--- TEKS YANG DITAMPILKAN ---
Yang terakhir disebut ini merupakan hal yang paling istimewa dibandingkan yang lainnya. Keiistimewaan itu disebabkan agungnya janji Allah terhadap orang yang mengerjakan puasa (al-saim) dalam bulan ini. Janji mendapatkan kedudukan taqwa (la’allakum tattaqun) merupakan cita-cita yang banyak diimpikan oleh kaum Muslim.
Janji taqwa tersebut diungkapkan dengan redaksi yang berbeda dalam hadis Nabi. Dalam sebuah hadis populer Rasulullah menyatakan “orang yang berpuasa penuh dengan iman dan mengharapkan pahala dari Allah (ihtisaban), maka orang tersebut terbebas dari dosanya, seperti baru dilahirkan kembali oleh ibunya (kharaja min dzunubihi ka waymin waladathu ummuhu) (H.R. al-Nasa’i dan Ibn Majjah).
---
▶ _KUMPULAN LATIHAN_
A – Tulis kembali bagian teks tentang janji taqwa antara "Yang terakhir disebut" dan "oleh kaum Muslim.", termasuk kedua batas itu, dengan mengganti "puasa" menjadi "shaum".
B – Lanjutkan teks tentang janji taqwa bagi orang yang berpuasa, mulai sesudah kalimat terakhirnya.
--- DATA UNTUK DITINJAU ---
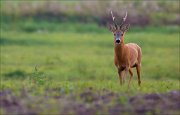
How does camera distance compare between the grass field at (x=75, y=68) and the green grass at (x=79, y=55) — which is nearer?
the grass field at (x=75, y=68)

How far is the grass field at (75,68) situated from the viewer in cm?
1020

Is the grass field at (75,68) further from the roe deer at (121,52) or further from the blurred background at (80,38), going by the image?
the roe deer at (121,52)

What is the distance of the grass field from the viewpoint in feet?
33.5

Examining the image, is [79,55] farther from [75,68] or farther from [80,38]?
[80,38]

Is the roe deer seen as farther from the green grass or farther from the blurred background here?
the blurred background

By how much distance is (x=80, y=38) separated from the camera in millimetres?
29922

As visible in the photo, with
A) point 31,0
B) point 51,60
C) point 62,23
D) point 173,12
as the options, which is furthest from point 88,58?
point 31,0

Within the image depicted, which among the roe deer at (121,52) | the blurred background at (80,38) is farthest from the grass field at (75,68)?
the roe deer at (121,52)

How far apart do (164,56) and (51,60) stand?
15.3ft

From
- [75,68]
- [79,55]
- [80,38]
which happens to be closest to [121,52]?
[75,68]

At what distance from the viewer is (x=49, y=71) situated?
22.2 meters

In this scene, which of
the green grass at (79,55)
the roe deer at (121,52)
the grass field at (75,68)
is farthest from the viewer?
the green grass at (79,55)

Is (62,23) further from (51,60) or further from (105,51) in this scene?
---
▶ _JAWABAN TIAP BUTIR_
A –
Yang terakhir disebut ini merupakan hal yang paling istimewa dibandingkan yang lainnya. Keiistimewaan itu disebabkan agungnya janji Allah terhadap orang yang mengerjakan shaum (al-saim) dalam bulan ini. Janji mendapatkan kedudukan taqwa (la’allakum tattaqun) merupakan cita-cita yang banyak diimpikan oleh kaum Muslim.

B –
Dalam hadis ini, Nabi cenderung membahasakan taqwa dengan bahasa yang lebih membumi (down to earth). Istilah “menjadi anak kecil kembali” di sini harus dibedakan ke dalam dua kategori. Kategori pertama childnest (kekanak-kanakan) dan kategori kedua childlighnest (memiliki jiwa tulus, murni dan bersih seperti anak-anak). Yang diminta kepada kita melalui ibadah puasa ialah menjadi kategori kedua, yaitu childlighnest.
Childlighnest itulah yang dimaksudkan oleh Nabi dengan kata-kata raja‘a ka yawmin waladathu ummuhu (dilahirkan kembali oleh ibunya). Tentu kelahiran di sini tidak dimaksudkan dengan kelahiran fisik, namun ia merupakan kelahiran metafisik yang lebih identik dengan spiritual. Dan kata “kembali” di sini tidak dimaknakan dengan fisik (mati) namun lebih psikologi (spiritual).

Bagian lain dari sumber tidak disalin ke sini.